Le document observe également que la mobilisation des territoires s’est faite sans un soutien public suffisant. La Cour préconise alors de renforcer et d’étendre l’action engagée en s’appuyant sur les contrats territoriaux pour la mise en œuvre des schémas d’aménagement et de gestion des eaux et de « redéfinir les leviers indicatifs » au changement des pratiques et systèmes agricoles. Le rapport propose cinq orientations devant être rapidement mise en œuvre pour réduire la prolifération des algues vertes en Bretagne.
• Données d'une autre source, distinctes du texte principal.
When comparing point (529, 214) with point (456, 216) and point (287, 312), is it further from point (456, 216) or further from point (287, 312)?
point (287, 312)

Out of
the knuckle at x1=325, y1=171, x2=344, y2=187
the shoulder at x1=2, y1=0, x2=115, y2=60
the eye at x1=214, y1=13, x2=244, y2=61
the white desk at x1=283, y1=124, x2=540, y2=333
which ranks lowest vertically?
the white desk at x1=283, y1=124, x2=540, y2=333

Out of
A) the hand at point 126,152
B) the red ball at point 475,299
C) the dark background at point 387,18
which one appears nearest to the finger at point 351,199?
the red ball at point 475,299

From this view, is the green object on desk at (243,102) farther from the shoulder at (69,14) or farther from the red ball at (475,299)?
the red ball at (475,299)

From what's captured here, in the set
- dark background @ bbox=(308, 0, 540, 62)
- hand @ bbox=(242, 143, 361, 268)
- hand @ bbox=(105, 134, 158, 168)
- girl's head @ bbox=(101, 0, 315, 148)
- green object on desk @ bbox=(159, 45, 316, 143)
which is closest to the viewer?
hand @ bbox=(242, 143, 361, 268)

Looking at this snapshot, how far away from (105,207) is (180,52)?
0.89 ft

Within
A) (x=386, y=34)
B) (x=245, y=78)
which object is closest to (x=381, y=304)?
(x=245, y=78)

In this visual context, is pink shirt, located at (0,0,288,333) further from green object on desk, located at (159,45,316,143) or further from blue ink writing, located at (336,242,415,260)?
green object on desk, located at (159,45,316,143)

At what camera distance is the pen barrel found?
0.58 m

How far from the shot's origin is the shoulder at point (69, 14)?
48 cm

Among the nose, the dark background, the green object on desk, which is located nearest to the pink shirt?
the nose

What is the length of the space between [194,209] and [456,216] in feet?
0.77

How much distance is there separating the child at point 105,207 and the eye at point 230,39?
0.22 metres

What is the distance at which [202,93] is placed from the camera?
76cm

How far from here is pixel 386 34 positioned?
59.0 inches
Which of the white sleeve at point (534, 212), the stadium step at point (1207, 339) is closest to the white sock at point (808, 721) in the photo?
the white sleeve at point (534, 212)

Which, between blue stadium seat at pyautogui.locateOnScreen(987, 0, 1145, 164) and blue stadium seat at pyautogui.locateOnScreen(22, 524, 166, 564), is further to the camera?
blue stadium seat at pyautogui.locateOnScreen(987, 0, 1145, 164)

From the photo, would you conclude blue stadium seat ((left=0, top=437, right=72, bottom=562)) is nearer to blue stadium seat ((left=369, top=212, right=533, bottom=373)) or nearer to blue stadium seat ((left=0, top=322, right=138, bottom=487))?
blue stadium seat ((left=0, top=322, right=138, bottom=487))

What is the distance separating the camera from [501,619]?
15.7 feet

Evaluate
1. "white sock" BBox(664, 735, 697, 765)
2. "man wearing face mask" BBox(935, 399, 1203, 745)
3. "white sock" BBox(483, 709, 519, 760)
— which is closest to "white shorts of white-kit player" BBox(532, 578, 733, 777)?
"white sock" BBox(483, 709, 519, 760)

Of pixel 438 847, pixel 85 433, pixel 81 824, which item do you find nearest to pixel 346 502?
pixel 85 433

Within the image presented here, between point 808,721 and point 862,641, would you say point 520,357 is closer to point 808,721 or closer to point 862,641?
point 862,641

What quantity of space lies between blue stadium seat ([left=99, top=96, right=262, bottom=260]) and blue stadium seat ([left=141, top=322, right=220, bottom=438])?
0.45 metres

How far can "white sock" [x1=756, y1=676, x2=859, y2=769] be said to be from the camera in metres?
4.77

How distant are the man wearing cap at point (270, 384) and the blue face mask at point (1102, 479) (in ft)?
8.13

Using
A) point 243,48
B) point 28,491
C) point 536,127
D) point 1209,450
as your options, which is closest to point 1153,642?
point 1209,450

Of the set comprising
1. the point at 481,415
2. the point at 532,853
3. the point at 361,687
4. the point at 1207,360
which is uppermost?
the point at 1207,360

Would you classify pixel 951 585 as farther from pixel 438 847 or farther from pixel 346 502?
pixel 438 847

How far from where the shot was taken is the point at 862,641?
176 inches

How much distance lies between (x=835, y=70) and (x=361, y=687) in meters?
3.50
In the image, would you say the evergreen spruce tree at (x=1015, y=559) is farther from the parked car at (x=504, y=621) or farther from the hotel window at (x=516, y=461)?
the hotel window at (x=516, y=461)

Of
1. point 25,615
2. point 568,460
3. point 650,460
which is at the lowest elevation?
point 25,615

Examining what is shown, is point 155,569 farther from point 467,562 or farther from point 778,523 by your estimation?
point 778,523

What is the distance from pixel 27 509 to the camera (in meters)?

Il s’agit donc d’étendre la lutte contre la prolifération des algues vertes au-delà des huit baies bretonnes concernées par les Plav en ayant recours aux outils de droit commun que sont les contrats territoriaux pour la mise en œuvre des schémas d’aménagement et de gestion des eaux (Sage). Il est recommandé de définir des objectifs évaluables et en suivre la réalisation à l’échelle des bassins versants. Ensuite, dans le cadre de la prochaine programmation de la politique agricole commune (PAC), la Cour des comptes invite à redéfinir les incitations au changement des pratiques et des systèmes agricoles. Enfin les magistrats préconisent de mobiliser les leviers du foncier agricole et des filières agroalimentaires et d’adapter et faire respecter la réglementation en renforçant les contrôles.